To Check Armstrong Number in Java

Basic Java Program

An Armstrong number (also known as a narcissistic number) is a number that is equal to the sum of its own digits each raised to the power of the number of digits. For example, 153 is an Armstrong number.

• It has 3 digits.
• When you raise each digit to the power of 3 and add them up:

1³ + 5³ + 3³ = 153

Armstrong Number

Armstrong Number Calculation for 153:

1. Count the digits: 153 has 3 digits.
2. Calculate each digit raised to the power of 3:

• The first digit is 1: 1³ = 1
• The second digit is 5: 5³ = 125
• The third digit is 3: 3³ = 27

Add these values:

• Sum = 1 + 125 + 27 = 153

Since the sum (153) is equal to the original number (153), it confirms that 153 is an Armstrong number.

import java.util.Scanner;

public class ArmstrongNumber {

    public static void main(String[] args) {

        Scanner scanner = new Scanner(System.in);
        System.out.println("Enter any number: ");
        int number = scanner.nextInt();

        int originalNumber = number;
        int sumOfCubes = 0;

        // Calculate the sum of cubes of digits
        while (number > 0) {
            int digit = number % 10;
            number /= 10;
            sumOfCubes += digit * digit * digit;
        }

        // Check if the number is an Armstrong number
        if (sumOfCubes == originalNumber) {
            System.out.println("Armstrong Number");
        } else {
            System.out.println("Not an Armstrong Number");
        }
    }
}

import java.util.Scanner;

• This line imports the Scanner class from the java.util package. The Scanner class is used to get user input from the console.
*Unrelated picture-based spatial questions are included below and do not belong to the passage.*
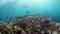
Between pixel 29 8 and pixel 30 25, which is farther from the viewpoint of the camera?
pixel 29 8

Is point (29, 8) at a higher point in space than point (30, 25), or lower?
higher

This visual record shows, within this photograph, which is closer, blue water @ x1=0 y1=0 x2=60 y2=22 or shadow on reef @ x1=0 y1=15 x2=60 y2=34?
shadow on reef @ x1=0 y1=15 x2=60 y2=34

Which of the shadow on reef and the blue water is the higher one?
the blue water

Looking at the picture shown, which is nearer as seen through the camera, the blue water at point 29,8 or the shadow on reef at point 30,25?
the shadow on reef at point 30,25

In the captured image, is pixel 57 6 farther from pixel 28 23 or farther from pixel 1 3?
pixel 1 3

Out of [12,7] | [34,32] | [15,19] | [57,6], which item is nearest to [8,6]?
[12,7]
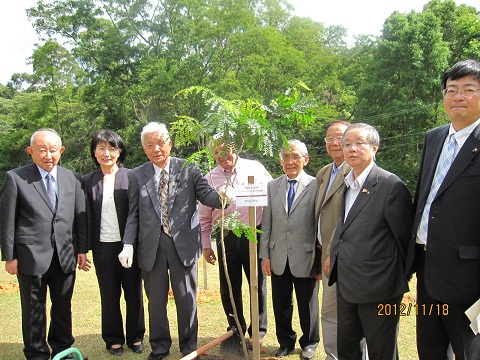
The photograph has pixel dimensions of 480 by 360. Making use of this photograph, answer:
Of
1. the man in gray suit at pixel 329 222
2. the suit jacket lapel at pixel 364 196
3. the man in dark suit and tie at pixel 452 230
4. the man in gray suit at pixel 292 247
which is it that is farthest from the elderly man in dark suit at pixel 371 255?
the man in gray suit at pixel 292 247

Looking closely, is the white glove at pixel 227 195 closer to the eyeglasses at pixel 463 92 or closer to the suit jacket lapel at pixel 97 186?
the suit jacket lapel at pixel 97 186

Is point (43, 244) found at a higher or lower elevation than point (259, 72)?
lower

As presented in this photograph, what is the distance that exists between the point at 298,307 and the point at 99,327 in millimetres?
2685

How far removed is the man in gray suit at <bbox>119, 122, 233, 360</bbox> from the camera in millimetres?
3938

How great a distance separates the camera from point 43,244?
3930 millimetres

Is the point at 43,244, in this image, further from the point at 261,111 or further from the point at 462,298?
the point at 462,298

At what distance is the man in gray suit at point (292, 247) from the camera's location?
395 centimetres

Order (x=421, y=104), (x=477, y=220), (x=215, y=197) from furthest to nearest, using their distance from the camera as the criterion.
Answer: (x=421, y=104) → (x=215, y=197) → (x=477, y=220)

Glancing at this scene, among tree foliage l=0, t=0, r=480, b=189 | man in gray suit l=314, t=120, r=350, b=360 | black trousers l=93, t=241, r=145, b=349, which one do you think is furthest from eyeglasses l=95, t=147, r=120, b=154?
tree foliage l=0, t=0, r=480, b=189

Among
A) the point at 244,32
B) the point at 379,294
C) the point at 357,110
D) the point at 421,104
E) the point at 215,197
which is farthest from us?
the point at 244,32

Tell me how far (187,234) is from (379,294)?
1.87m

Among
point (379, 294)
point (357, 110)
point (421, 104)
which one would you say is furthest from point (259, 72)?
point (379, 294)

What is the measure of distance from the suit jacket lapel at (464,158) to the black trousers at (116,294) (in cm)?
305

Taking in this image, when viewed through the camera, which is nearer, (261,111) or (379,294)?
(379,294)
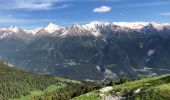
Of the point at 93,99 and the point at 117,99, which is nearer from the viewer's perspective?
the point at 117,99

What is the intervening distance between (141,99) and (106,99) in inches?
633

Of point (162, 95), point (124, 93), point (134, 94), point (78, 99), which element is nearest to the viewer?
point (162, 95)

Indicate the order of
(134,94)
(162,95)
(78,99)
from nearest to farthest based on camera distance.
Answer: (162,95) < (134,94) < (78,99)

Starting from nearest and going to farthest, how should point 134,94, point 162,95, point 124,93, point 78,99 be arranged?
1. point 162,95
2. point 134,94
3. point 124,93
4. point 78,99

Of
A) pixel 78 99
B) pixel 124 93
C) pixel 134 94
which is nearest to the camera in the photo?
pixel 134 94

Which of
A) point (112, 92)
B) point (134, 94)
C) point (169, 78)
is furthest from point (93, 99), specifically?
point (169, 78)

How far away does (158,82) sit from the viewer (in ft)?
367

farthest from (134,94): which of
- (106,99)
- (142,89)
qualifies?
(106,99)

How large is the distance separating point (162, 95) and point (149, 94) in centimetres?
392

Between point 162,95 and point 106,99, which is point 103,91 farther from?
point 162,95

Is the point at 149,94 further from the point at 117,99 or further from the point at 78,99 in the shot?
the point at 78,99

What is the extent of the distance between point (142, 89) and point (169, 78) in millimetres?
12248

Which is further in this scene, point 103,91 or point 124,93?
point 103,91

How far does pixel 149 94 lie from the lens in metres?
97.2
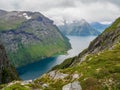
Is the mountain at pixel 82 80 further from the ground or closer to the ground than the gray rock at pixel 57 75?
further from the ground

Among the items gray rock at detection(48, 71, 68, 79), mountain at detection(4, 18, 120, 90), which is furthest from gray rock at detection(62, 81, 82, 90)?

public class ArmstrongNumber {

• This line defines a new public class named ArmstrongNumber. A class in Java is a blueprint from which individual objects are created.

public static void main(String[] args) {

• This is the main method, which is the entry point of any Java program. The public keyword means this method can be accessed from outside the class, static means it can be called without creating an instance of the class, and void means it doesn’t return any value. String[] args allows the program to accept command-line arguments.

Scanner scanner = new Scanner(System.in);

• This line creates a new Scanner object named scanner. System.in specifies that the Scanner should read input from the keyboard.

System.out.println(“Enter any number: “);

• This line prints the message “Enter any number: “ to the console, prompting the user to input a number.

int number = scanner.nextInt();

• This line reads the integer input from the user and stores it in the variable number.

int originalNumber = number;

• This line creates a copy of number called originalNumber. This is done so we can later compare it with the sum of the cubes of its digits.

int sumOfCubes = 0;

• This line initializes sumOfCubes to 0. This variable will hold the sum of the cubes of the digits of number.

while (number > 0) {

• This line starts a while loop that continues as long as number is greater than 0. The loop is used to process each digit of number.

int digit = number % 10;

• This line extracts the last digit of number by using the modulus operator %. For example, if number is 153, digit will be 3.

number /= 10;

• This line removes the last digit from number by performing integer division by 10. After this operation, if number was 153, it becomes 15.

sumOfCubes += digit * digit * digit;

• This line calculates the cube of digit (i.e., digit * digit * digit) and adds it to sumOfCubes.

if (sumOfCubes == originalNumber) {

• This line starts an if statement that checks if sumOfCubes is equal to originalNumber. If they are equal, it means originalNumber is an Armstrong number.

System.out.println(“Armstrong Number”);

• If the condition in the if statement is true, this line prints "Armstrong Number" to the console.
• If the if condition is false, this line prints "Not an Armstrong Number" to the console.

In Short:

The program checks if a number is an Armstrong number by:

• Extracting and cubing each digit.
• Summing these cubes.
• Comparing the sum to the original number to determine if they match.

• Time Complexity: O(d), where d is the number of digits in the number.
• Space Complexity: O(1), as only a fixed amount of additional memory is used.

The given approach is both time and space efficient for most practical purposes.